* [TUGAS SINGKAT]
Tulis lanjutan teks tentang penyakit qalbu dan cara mengobatinya, dimulai setelah kalimat terakhir yang ada.

* [TEKS BACAAN]
Oleh: Ibnu ‘Athā’illāh as-Sakandarī
Judul Asli: Bahjat-un-Nufūs
 
 
Penerjemah: Fauzi Faishal Bahreisy
Penerbit: Zaman

Rangkaian Pos: Qalbu Seorang Mu’min - Tutur Penerang Hati - Ibn 'Atha'illah

Dalam al-Qur’ān, Allah menyebut syahwat sebagai penyakit. Dia berfirman: “Orang yang di dalam qalbunya ada penyakit pastilah menginginkan.” (al-Aḥzāb [33]: 32). Di lain tempat, Allah juga menyebut sifat nifāq sebagai penyakit: “Di dalam qalbu mereka terdapat penyakit. Allah pun menambah penyakit tersebut.” (al-Baqarah [2]: 10).

Untuk mengobati qalbu yang sakit ada dua cara. Pertama, dengan mempergunakan sesuatu yang bermanfaat, yaitu ketaatan. Kedua, dengan menghindari sesuatu yang berbahaya, yaitu maksiat. Tak ubahnya seperti seorang yang sedang sakit. Ia akan meminum obat dan menghindarkan makanan tertentu sampai betul-betul sehat. Bila engkau melakukan sebuah dosa, lalu kau ikuti ia dengan tobat dan penyesalan, itu bisa menjadi sebab bagi tersambungnya hubunganmu dengan Allah. Namun, bila engkau melakukan ketaatan seperti ibadah haji, lalu kau ikuti ia dengan rasa ujub, bangga, dan sombong, itu bisa menjadi sebab terputusnya hubunganmu dengan Allah.

Sungguh aneh, bagaimana engkau berdoa kepada Allah agar diberi qalbu yang baik, sementara anggota badanmu melakukan dosa dan perbuatan terlarang. Jika demikian, engkau seperti orang yang sedang meminum racun atau orang yang menelan obat, tetapi ular dibiarkan menyengatnya.

Siapa yang menyibukkan qalbunya dengan Allah, kemudian ia melindunginya dari ronrongan hawa nafsu dan syahwat, itu lebih baik dari orang yang banyak melakukan shalat dan puasa, sedangkan qalbunya sakit. Allah berfirman: “Adapun orang-orang yang di dalam qalbunya terdapat penyakit, mereka bertambah kufur di samping kekufuran mereka (sebelumnya).” (at-Taubah [9]: 125).

Orang yang qalbunya sibuk dengan dunia dan diisi kecintaan padanya sama seperti orang yang membangun rumah bagus dengan kamar kecil di atas yang menetes ke bawah. Demikian kondisi itu terus berlangsung sehingga bangunan rumah itu dilumuri oleh kotoran. Begitulah kondisimu di hadapan Allah. Qalbumu berlumur maksiat. Engkau memakan makanan ḥarām, melihat yang ḥarām, dan menyembunyikan keburukan, tetapi anehnya engkau masih merasa sebagai hamba yang shāliḥ.

* [BAGIAN DATA]
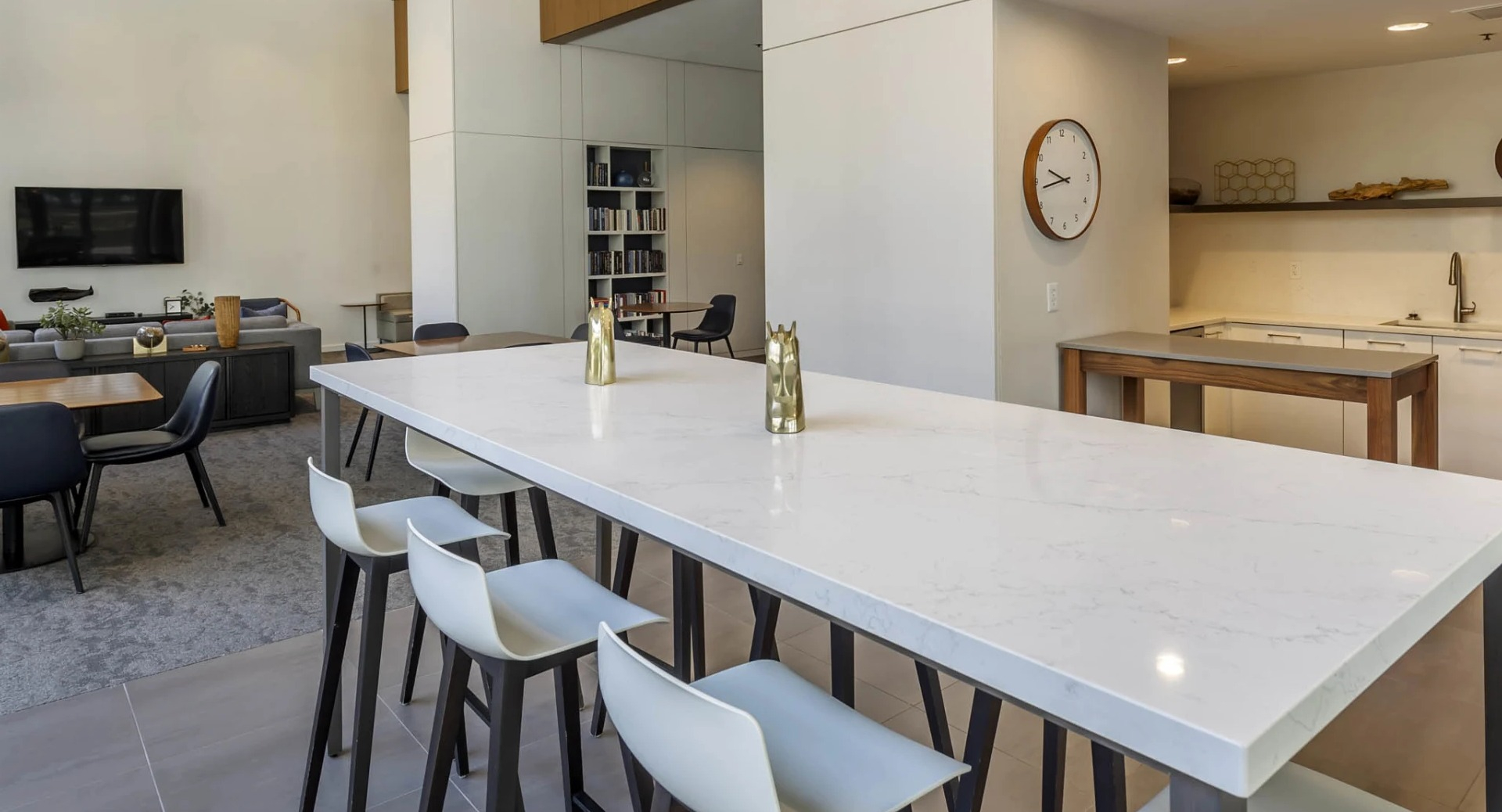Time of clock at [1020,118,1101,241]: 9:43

---

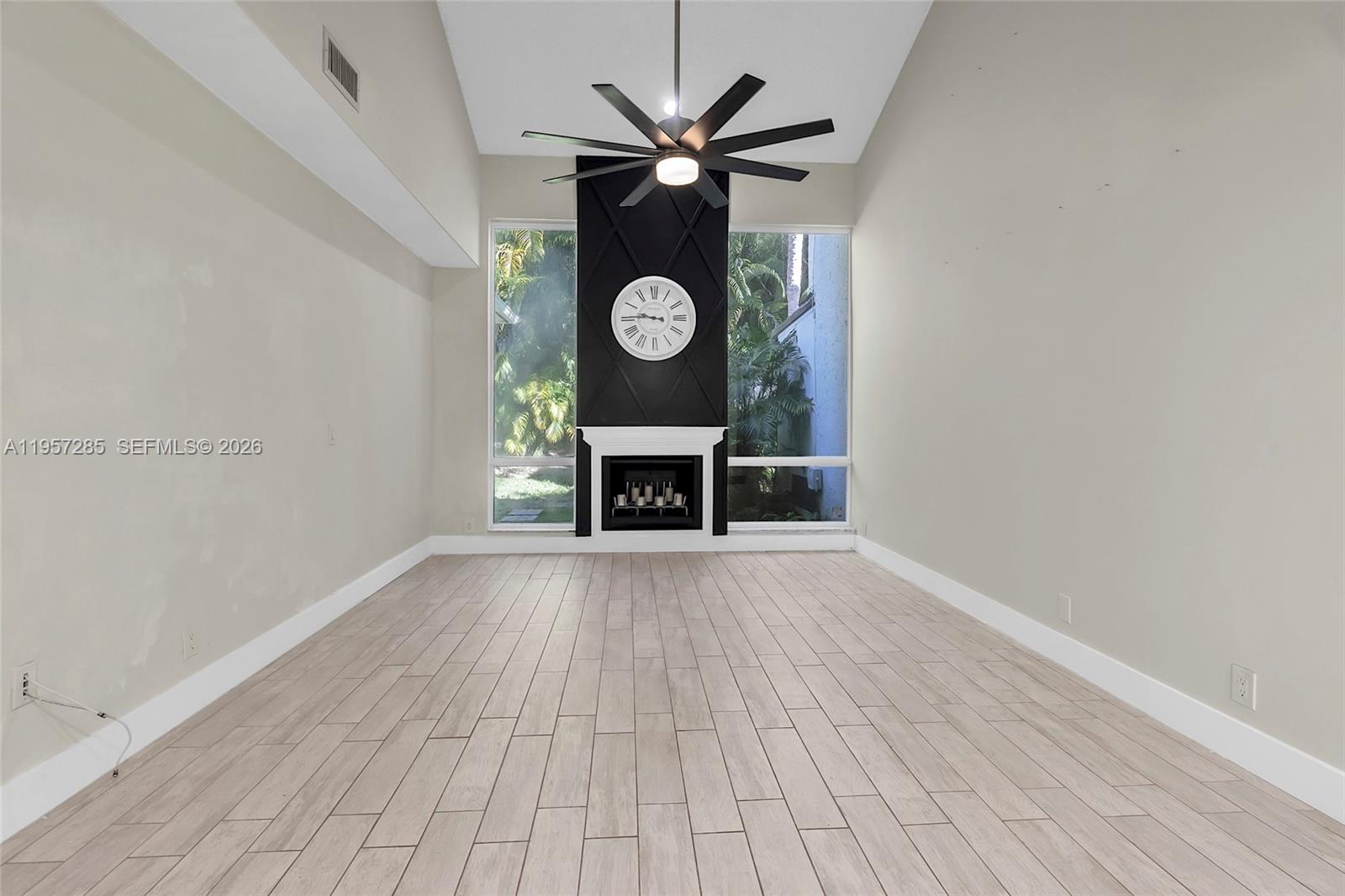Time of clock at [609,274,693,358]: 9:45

* * *

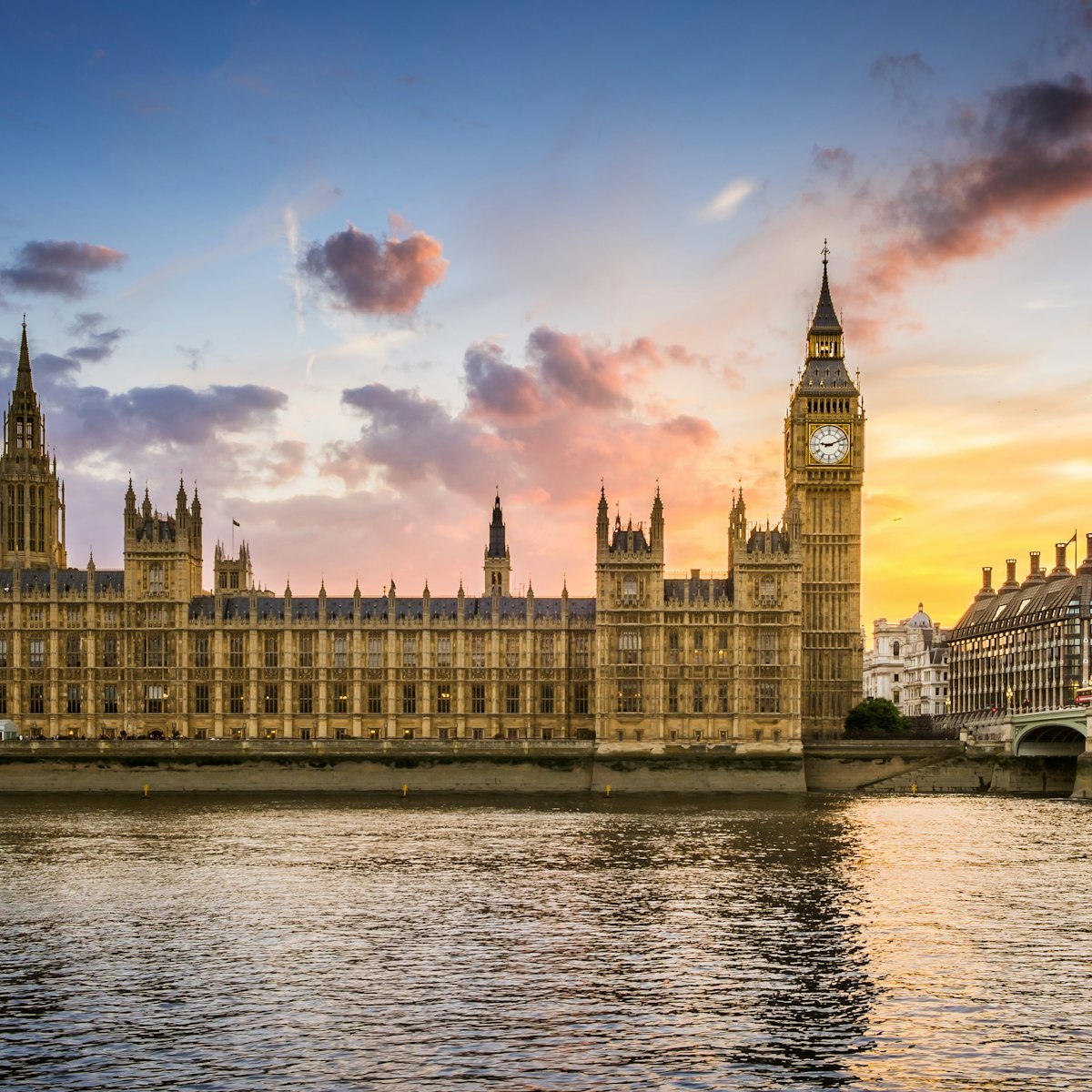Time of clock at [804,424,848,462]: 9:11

* [JAWABAN TERTULIS]
Siapa yang melakukan perbuatan ḥarām dan mengerjakan maksiat, qalbunya menjadi gelap dan mata bāthinnya menjadi redup. Oleh karena itu, segeralah menyucikan dan membersihkan qalbumu dengan bertobat, berdzikir, menyesal, dan memohon ampunan. Bila engkau belum bertobat di saat sehat, bisa jadi Allah akan mengujimu dengan penyakit dan musibah agar engkau bisa keluar dari dunia dalam keadaan bersih dari dosa seperti pakaian yang dicuci dengan air.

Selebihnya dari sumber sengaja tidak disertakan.